[comp.protocols.tcp-ip] interrupt-driven vs. polled I/O performance

amanda@lts.UUCP (04/14/89)

Dave Crocker argues with Henry Spencer about interrupts:
>[...]
>Interrupts kill.
>
>The raw machine processing time -- i.e., hardware instruction cost -- for
>interrupts is quite significant.  As with most features in this world,
>interrupts are excellent for their intended purpose and questionable for
>other situations.
>
>An interrupt is very useful when you don't expect much activity and don't
>want the overhead of polling.  On the other hand, if you DO expect heavy
>activity, polling is quite nice.

Well, I wouldn't say it's quite so clear cut as all of that.  Granted,
the absolute best raw data rate through a given interface (of whatever
sort) can be achieved by polling, principally because there is then no
need to save and restore any state--the processor is only doing I/O.
This is one of the reasons that separate I/O processors are such a big
performance win: I/O state gets encapsulated in hardware rather than
software.

What I think Henry was getting at, though, is that given a processor
which is doing both I/O and other tasks (or, for that matter, which is
being subjected to an unpredictable I/O load), careful attention to
how interruptsa are handled can make an incredible difference in
real-time response and overall performance, for exactly some of the
same reasons that polling wins.  

The general idea is that you do as little processing as possible one
character at a time.  For example, a serial input interrupt service
routine should stuff the incoming character in a buffer *and that's it*.

Entries>
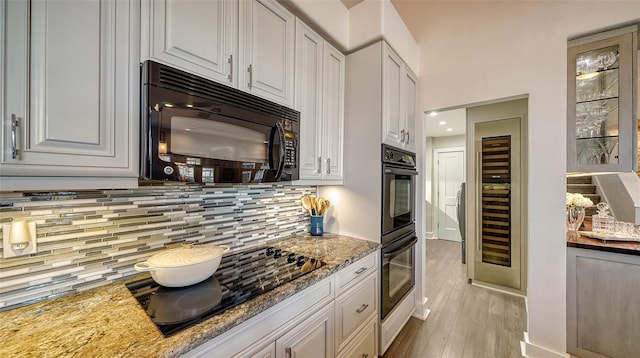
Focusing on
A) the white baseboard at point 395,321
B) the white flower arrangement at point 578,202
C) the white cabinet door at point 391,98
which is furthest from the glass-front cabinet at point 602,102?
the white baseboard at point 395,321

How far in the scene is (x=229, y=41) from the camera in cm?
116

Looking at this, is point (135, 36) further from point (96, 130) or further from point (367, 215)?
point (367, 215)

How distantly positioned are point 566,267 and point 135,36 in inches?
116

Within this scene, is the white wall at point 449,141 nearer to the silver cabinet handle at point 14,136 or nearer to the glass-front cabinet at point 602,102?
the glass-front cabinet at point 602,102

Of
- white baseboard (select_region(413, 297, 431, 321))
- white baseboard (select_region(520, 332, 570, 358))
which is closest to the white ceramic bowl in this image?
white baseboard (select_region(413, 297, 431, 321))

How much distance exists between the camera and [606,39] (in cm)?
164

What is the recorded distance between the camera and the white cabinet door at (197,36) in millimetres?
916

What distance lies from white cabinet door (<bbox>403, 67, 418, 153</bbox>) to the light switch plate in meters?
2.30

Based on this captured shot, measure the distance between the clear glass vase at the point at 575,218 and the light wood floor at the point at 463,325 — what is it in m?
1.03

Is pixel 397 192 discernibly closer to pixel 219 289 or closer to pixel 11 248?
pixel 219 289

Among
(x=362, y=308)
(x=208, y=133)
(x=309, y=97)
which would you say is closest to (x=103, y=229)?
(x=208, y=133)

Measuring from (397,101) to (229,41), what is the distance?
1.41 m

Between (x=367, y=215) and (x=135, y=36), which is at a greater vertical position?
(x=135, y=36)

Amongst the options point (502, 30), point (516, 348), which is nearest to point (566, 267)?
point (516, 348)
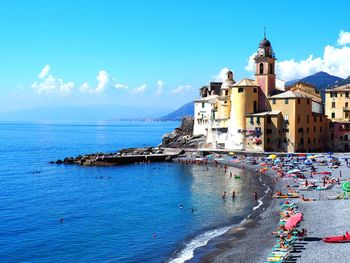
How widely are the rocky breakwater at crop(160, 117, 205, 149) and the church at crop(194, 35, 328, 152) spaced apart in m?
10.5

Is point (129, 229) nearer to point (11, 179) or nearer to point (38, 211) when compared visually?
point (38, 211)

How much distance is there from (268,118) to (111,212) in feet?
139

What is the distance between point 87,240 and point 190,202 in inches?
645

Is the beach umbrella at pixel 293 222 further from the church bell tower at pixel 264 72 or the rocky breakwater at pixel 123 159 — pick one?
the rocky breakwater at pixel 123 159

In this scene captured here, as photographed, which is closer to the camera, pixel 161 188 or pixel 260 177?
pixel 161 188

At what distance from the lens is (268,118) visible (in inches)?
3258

--

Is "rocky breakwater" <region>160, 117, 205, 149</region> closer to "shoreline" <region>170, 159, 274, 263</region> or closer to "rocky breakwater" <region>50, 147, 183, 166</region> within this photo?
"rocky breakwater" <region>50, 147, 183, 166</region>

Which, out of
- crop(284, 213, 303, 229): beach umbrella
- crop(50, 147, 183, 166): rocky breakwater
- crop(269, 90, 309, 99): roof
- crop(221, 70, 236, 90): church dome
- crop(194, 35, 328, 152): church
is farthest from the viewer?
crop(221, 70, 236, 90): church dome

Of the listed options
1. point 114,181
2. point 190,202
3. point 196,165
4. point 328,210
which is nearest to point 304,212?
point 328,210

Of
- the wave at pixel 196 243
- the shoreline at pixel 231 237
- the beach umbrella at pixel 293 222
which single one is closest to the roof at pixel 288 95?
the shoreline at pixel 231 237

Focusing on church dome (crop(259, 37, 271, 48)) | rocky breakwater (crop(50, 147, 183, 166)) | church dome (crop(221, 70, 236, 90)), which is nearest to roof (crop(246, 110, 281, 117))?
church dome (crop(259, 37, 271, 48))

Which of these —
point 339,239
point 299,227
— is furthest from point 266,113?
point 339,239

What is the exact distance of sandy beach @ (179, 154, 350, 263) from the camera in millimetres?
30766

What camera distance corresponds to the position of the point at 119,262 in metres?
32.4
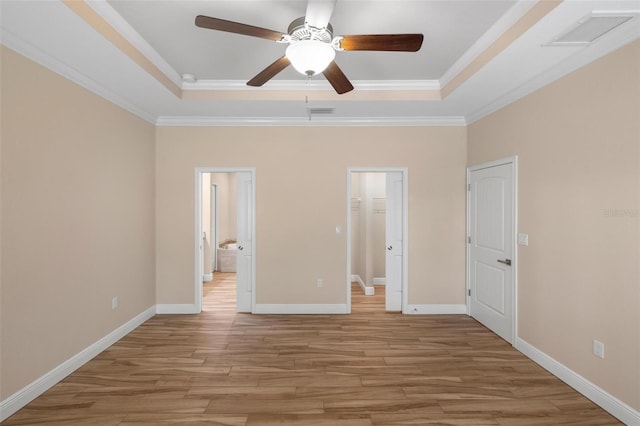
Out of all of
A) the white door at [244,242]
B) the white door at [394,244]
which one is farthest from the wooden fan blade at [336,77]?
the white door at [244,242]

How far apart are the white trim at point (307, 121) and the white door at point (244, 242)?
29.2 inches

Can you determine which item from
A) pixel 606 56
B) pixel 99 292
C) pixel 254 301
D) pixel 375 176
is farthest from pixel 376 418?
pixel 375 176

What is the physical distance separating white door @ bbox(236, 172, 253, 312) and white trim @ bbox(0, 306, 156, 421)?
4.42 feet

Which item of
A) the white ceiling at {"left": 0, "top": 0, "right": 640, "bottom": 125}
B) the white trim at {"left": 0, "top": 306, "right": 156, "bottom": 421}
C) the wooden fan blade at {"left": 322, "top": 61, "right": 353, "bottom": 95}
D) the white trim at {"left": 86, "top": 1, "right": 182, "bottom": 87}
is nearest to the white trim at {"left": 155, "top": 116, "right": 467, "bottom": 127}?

Exercise instructions>
1 > In the post about interrupt-driven and polled I/O, swap "polling" for "busy-waiting" and reproduce the passage starting at "Well, I wouldn't" and ending at "that polling wins.".
2 > According to the post about interrupt-driven and polled I/O, why can polling achieve the best raw data rate through an interface?
3 > Carry on the post about interrupt-driven and polled I/O from the point where it stops.
The material has no connection to the post about interrupt-driven and polled I/O.

Answers to the exercises>
1 >
Well, I wouldn't say it's quite so clear cut as all of that.  Granted,
the absolute best raw data rate through a given interface (of whatever
sort) can be achieved by busy-waiting, principally because there is then no
need to save and restore any state--the processor is only doing I/O.
This is one of the reasons that separate I/O processors are such a big
performance win: I/O state gets encapsulated in hardware rather than
software.

What I think Henry was getting at, though, is that given a processor
which is doing both I/O and other tasks (or, for that matter, which is
being subjected to an unpredictable I/O load), careful attention to
how interruptsa are handled can make an incredible difference in
real-time response and overall performance, for exactly some of the
same reasons that busy-waiting wins.

2 > There is no need to save and restore any state, because the processor is only doing I/O.

3 >
This only takes a few microseconds on the kinds of processors being used
in most workstations and desktop computers.  In other words, interrupts
are used to approximate the behavior of a hardware FIFO.  No context
switches or wakeups, just "push a register or two, grab the input,
stuff it into a buffer, update the buffer head, and return."
This buffer is then polled by the upper-level code, which (especially
under high load) then has a chance of grabbing a whole block of data at
once, which it can then rip through all at once without having to switch
state.  Sound familiar :-)?  When I first saw the code to the UNIX tty
handler, my first question was "why are they doing all of this at
interrupt time?"  So far, I've never seen an answer to that besides
"historical reasons."

Now, if you do have the luxury of a dedicated I/O processor, polling and
hardware FIFOs are the way to go.  For an Ethernet terminal sever, for
example, a LANCE (or other chip that buffer bunches of back-to-back
packets all by its little lonesome self) plus FIFOs between the serial
chips and the processor will give you some impressive throughput even
with a relatively wimpy 6MHz 80186...

>Many, occasional sources of activity warrant interrupts.
>A few, active sources warrant polling.
>
>Dave

How 'bout we add "A non-I/O-dedicated processor warrants interrupts?"

I agree with you in general, I just don't see how it's too relevant to
the discussion, which (to me anyway) seemed to be "how can we keep
workstations from croaking under heavy input traffic?"

Of course, this approach is also useful in upper-level processing as well.
For example, it doesn't matter how well your network I/O code is if your
RPC input queue is only 8 items long, and 50 NFS clients try to mount one
of your filesystems...

Amanda Walker
InterCon Systems Corporation
amanda@lts.UUCP

Makey@LOGICON.ARPA (Jeff Makey) (04/15/89)

In article <14-Apr-89.114221@192.41.214.2> amanda@lts.UUCP writes:
>When I first saw the code to the UNIX tty
>handler, my first question was "why are they doing all of this at
>interrupt time?"  So far, I've never seen an answer to that besides
>"historical reasons."

The reason "all of this" gets done at interrupt time is performance,
although not the kind that has been discussed so far.  In this case,
UNIX software is responsible for echoing characters, and to keep echo
delay to a minimum the character(s) actually echoed are put on the
output queue at interrupt time.  Anyone who has used TELNET (hah!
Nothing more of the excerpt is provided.